MARCELO GLEISER
especial para a Folha
Certas idéias em ciências, abandonadas por razões que são perfeitamente justificáveis em uma determinada época, tendem a reaparecer em tempos de crise como possíveis explicações de aparentes mistérios. Na maioria das vezes, essas idéias gozam de um curto período de glória, para serem novamente abandonadas, substituídas por explicações mais simples e eficazes.
Uma idéia que apareceu e reapareceu na história da física foi a da existência de um meio material que permeia todo o espaço, o "éter", cuja função mudava conforme as necessidades de uma determinada teoria.
Para Aristóteles, os objetos celestes eram compostos de éter, ou a quinta-essência, que tinha propriedades completamente diferentes dos quatro elementos que descreviam então a matéria: água, ar, terra e fogo.
Bem mais tarde, o filósofo francês René Descartes assumiu a existência de um meio material responsável pelo transporte de objetos celestes pelos céus.
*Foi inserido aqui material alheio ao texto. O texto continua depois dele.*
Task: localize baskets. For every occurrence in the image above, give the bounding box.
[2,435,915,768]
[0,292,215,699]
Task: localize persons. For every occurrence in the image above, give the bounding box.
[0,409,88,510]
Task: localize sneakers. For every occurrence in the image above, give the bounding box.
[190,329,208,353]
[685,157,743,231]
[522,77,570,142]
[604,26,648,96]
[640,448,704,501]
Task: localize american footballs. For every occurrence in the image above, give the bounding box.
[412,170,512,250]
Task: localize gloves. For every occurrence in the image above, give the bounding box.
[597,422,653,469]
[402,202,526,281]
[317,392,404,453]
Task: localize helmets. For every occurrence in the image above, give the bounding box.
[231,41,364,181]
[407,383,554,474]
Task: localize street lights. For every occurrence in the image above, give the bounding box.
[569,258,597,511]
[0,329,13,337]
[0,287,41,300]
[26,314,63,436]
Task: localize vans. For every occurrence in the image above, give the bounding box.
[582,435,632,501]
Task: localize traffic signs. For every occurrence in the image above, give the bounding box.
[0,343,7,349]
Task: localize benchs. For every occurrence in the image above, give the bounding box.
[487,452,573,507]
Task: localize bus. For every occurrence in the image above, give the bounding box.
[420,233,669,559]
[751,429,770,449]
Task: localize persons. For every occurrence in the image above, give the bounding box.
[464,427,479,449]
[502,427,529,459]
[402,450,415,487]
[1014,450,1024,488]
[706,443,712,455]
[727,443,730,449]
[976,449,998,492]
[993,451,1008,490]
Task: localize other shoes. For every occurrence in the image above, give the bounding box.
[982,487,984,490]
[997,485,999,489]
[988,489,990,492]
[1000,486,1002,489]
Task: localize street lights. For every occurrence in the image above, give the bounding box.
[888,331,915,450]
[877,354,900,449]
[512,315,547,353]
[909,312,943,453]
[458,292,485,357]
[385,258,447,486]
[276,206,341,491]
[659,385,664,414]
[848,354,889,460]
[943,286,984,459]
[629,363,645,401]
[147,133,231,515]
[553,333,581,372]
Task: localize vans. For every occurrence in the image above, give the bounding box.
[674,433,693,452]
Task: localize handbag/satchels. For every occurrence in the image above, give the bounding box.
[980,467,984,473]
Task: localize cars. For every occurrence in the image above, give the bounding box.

Isaac Newton, em sua magnífica obra sobre as leis do movimento e da gravitação, mostrou que esse meio era desnecessário.
Já no século 19, um outro tipo de éter era aceito como o meio onde ondas eletromagnéticas se propagavam como ondas de som pelo ar. Em 1905, Einstein mostrou que esse éter era desnecessário e que ondas eletromagnéticas poderiam se propagar no espaço vazio.
Mas o próprio Einstein introduziu uma dessas idéias, que chamo de "idéias fênix", pois tal como o pássaro mítico, ressurgem de suas próprias cinzas.
Quando, em 1917, Einstein usou as equações de sua nova teoria da relatividade geral para descrever o Universo como um todo, não existia nenhuma evidência definitiva de que o Universo está em expansão. Como a maioria dos cientistas da época, Einstein acreditava que o Universo era estático e o mais simétrico possível. Mas suas tentativas de encontrar uma solução para suas equações, que descrevesse um universo estático, falharam.
Para evitar o desastre, Einstein introduziu uma constante que hoje chamamos de "constante cosmológica", cuja função era produzir uma força repulsiva para balancear o colapso da matéria. Ou seja, a constante cosmológica funcionava como uma espécie de antigravidade: em um universo vazio de matéria e só com a constante cosmológica, a distância entre dois pontos cresceria exponencialmente.
Quando o astrônomo Edwin Hubble mostrou, em 1929, que o Universo não é estático, mas está em expansão, Einstein abandonou sua constante cosmológica. Conforme já havia provado o russo Alexander Friedmann, em 1922, as equações de Einstein eram perfeitamente compatíveis com um universo em expansão.
Mas os problemas começaram cedo. Hubble também mostrou que suas observações previam que a idade do Universo era cerca de 2 bilhões de anos, mais novo do que a própria Terra! Alguns modelos tentaram resolver esse dilema. Um deles, proposto inicialmente por Georges Lemaitre, que além de cosmólogo era padre, usava a constante cosmológica para desacelerar a taxa de expansão do Universo, tornando-o "mais velho". Em 1952, novas medidas mostraram que o Universo era confortavelmente mais velho do que a Terra. A constante cosmológica foi novamente abandonada.
Portanto, foi com um misto de "incredulidade e terror" que cientistas receberam as novidades sobre objetos muito distantes sendo acelerados a distâncias cada vez maiores, como se uma força os tivesse empurrando para longe. Novamente, a explicação mais simples para tal fenômeno é a constante cosmológica, mesmo que não tenhamos a menor idéia por que tal constante deveria existir na natureza. Embora seja necessária muita cautela, pois essas observações recentes são muito difíceis e passíveis de erros de interpretação, me pergunto quantas vidas terá a constante cosmológica, ou se, de fato, ela é mesmo imortal.